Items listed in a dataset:
══════════════════════════════

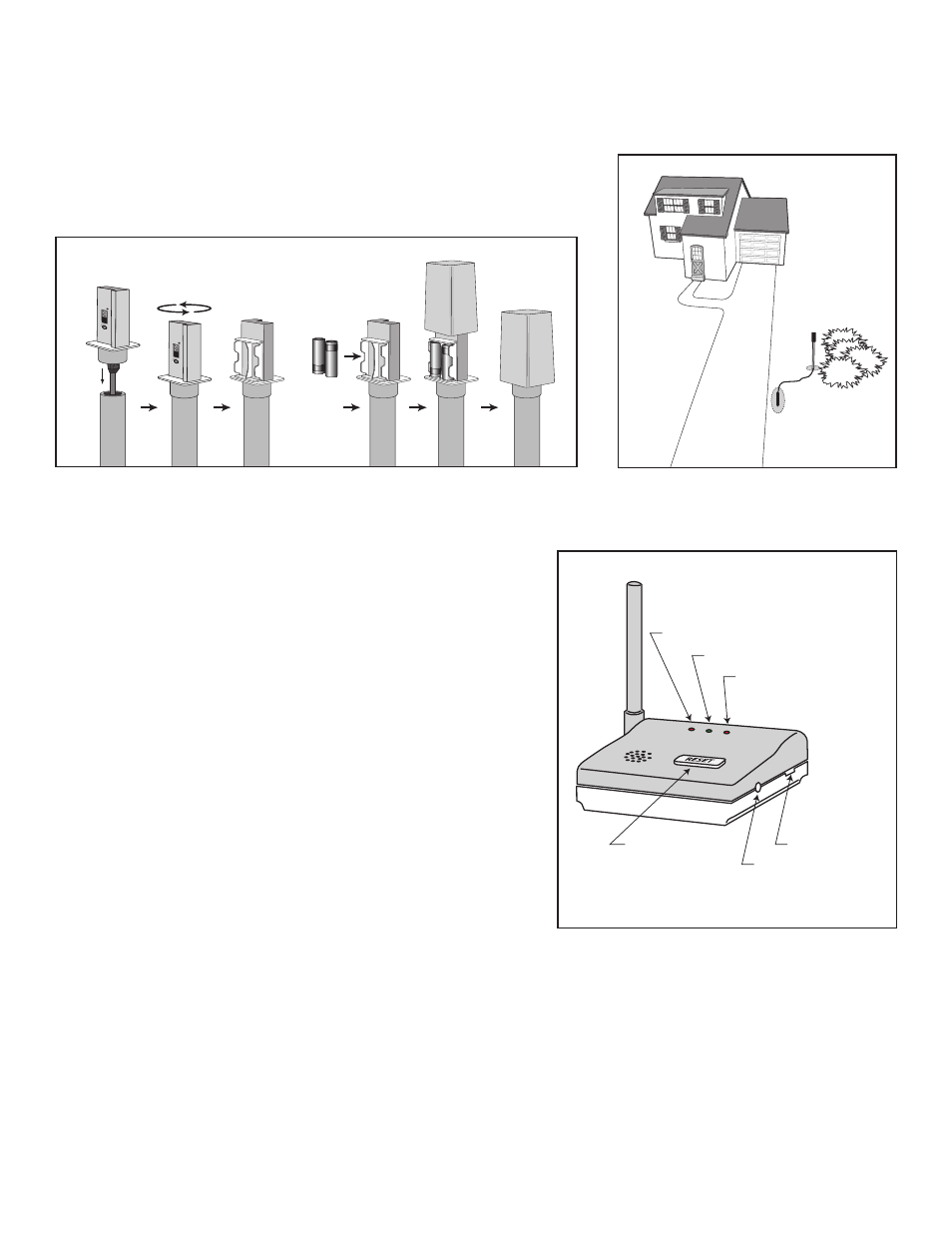 RESET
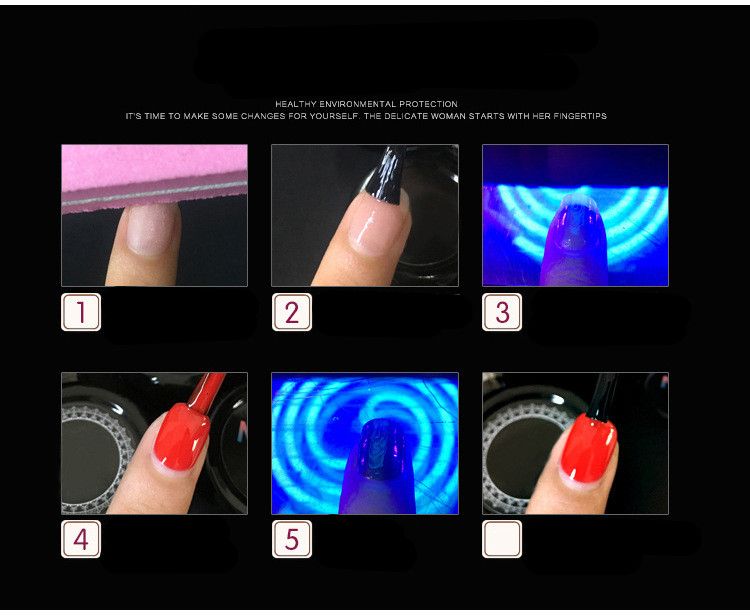 HEALTHY ENVIRONMENTAL PROTECTION
IT'S TIME TO MAKE SOME CHANGES FOR YOURSELF. THE DELICATE WOMAN STARTS WITH HER FINGERTIPS

1

2

3

4

5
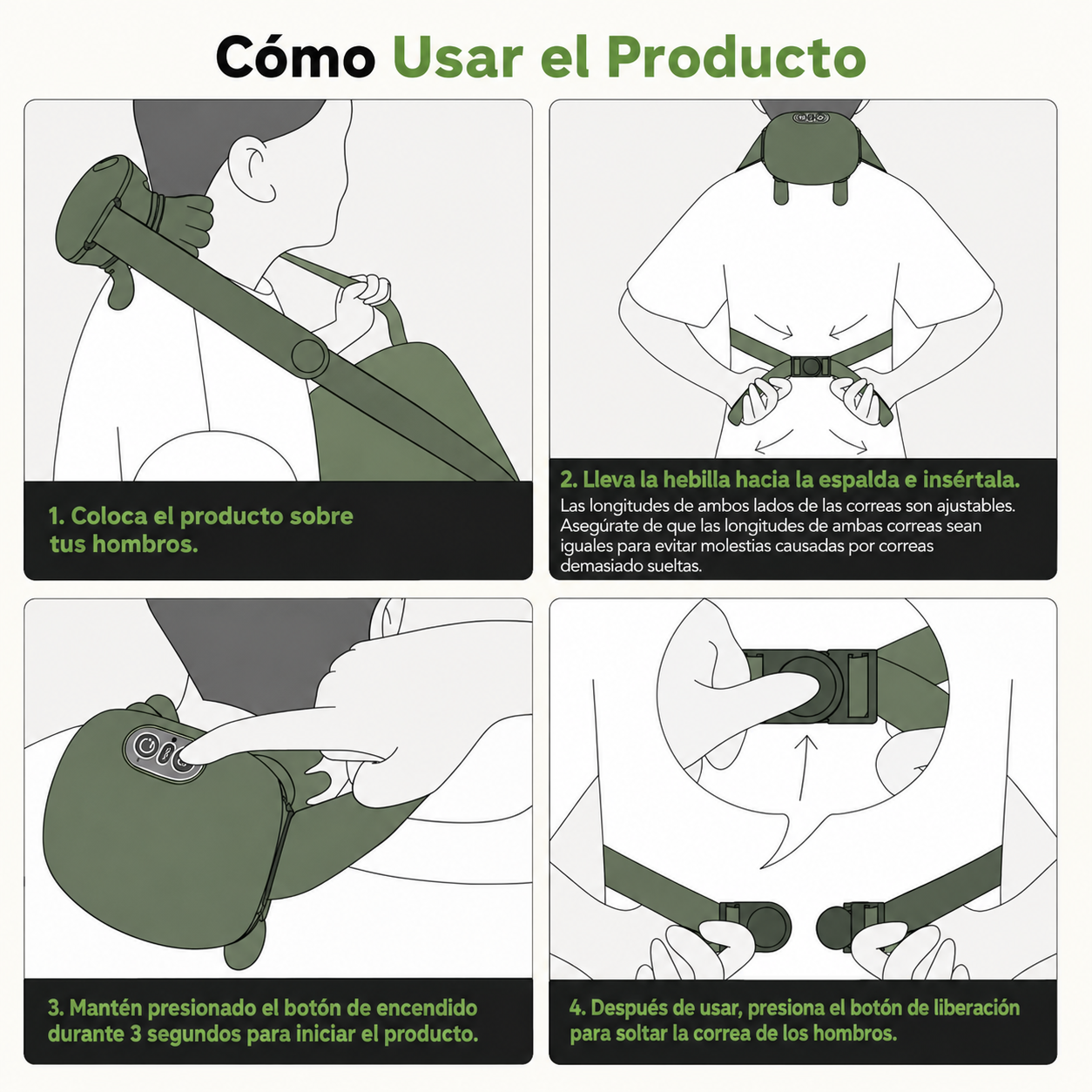 Cómo Usar el Producto

1. Coloca el producto sobre tus hombros.

2. Lleva la hebilla hacia la espalda e insértala.
Las longitudes de ambos lados de las correas son ajustables. Asegúrate de que las longitudes de ambas correas sean iguales para evitar molestias causadas por correas demasiado sueltas.

3. Mantén presionado el botón de encendido durante 3 segundos para iniciar el producto.

4. Después de usar, presiona el botón de liberación para soltar la correa de los hombros.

══════════════════════════════

HOW TO COMPLETE THIS TASK ▸
The required output is each record above, reproduced exactly, without its pictures.

TASK RESULT ▸
 RESET
 HEALTHY ENVIRONMENTAL PROTECTION
IT'S TIME TO MAKE SOME CHANGES FOR YOURSELF. THE DELICATE WOMAN STARTS WITH HER FINGERTIPS

1

2

3

4

5
 Cómo Usar el Producto

1. Coloca el producto sobre tus hombros.

2. Lleva la hebilla hacia la espalda e insértala.
Las longitudes de ambos lados de las correas son ajustables. Asegúrate de que las longitudes de ambas correas sean iguales para evitar molestias causadas por correas demasiado sueltas.

3. Mantén presionado el botón de encendido durante 3 segundos para iniciar el producto.

4. Después de usar, presiona el botón de liberación para soltar la correa de los hombros.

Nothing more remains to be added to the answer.